31 maio 2012

Salvar o Arquivo Público: A história não tem preço. Tem urgência.

A Associação dos Amigos do Arquivo Público do Estado Pará e a Associação Nacional de Historia, Seção Pará (ANPUH-PA) realizam hoje, 31, a partir das 9:30 horas, um ato público em frente a sede do Arquivo Público do Pará, para coletar assinaturas em abaixo-assinado contra as condições precárias da instituição. 

O ato público cobra do governo do Estado a implementação de medidas urgentes que salvaguardem o enorme e importante acervo do Arquivo, retirando-o do risco iminente de sofrer um incêndio. 
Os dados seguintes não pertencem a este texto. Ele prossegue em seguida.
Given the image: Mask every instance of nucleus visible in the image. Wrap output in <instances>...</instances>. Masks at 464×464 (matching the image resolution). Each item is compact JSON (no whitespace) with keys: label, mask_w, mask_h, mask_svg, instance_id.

O Arquivo Público do Estado do Pará, o mais importante espaço da memória histórica da Amazônia e um dos mais destacados do Brasil, funciona em um prédio do século XIX, de grande importância arquitetônica e guarda cerca de quatro milhões de documentos, muitos em exemplares únicos. 

No último dia 18 teve início um curto circuito que por muito pouco não incendiou a instituição. O arquiteto Flávio Nassar deu o alarme sobre o ocorrido e iniciou a mobilização.

Esse ocorrido não foi um fato isolado.

É evidente que é necessário, em primeiro lugar, medidas imediatas de segurança. A história não tem preço. Tem urgência.

Também é evidente que, independentemente dessas medidas urgentes, é necessário, à médio prazo, adequar um novo espaço para o Arquivo Público.

O problema é que, apesar dos riscos e da mobilização social, o Governo do Estado do Pará - e, mais especificamente, a Secretaria de Estado da Cultura - nada dizem a respeito. O perfil autoritário do secretário Paulo Chaves não admite questionamentos feitos pela sociedade civil e ele chegou a impedir a entrada, no Arquivo, dos filiados à Associação dos Amigos do Arquivo Público, que pretendiam fazer uma avaliação dos riscos.

O tema é da maior gravidade e da maior importância. É preciso que o governo entenda que ele está acima da partidarização da política e acima, muito acima, dos interesses do PSDB.

Um comentário:

Anônimo disse...

É impressionante a arrogância desse Paulo Chaves. Ele vai tentar deixar o barulho passar para aparecer, de repente, com uma solução maravilhosa qualquer. Maravilhosa e cara. Vai inventar um prédio modernoso, que custe milhões de reais, para abrigar o Apep. Os documentos históricos são secundários. O que vale é sempre o invólucro. Tomara que o acervo sobreviva até lá!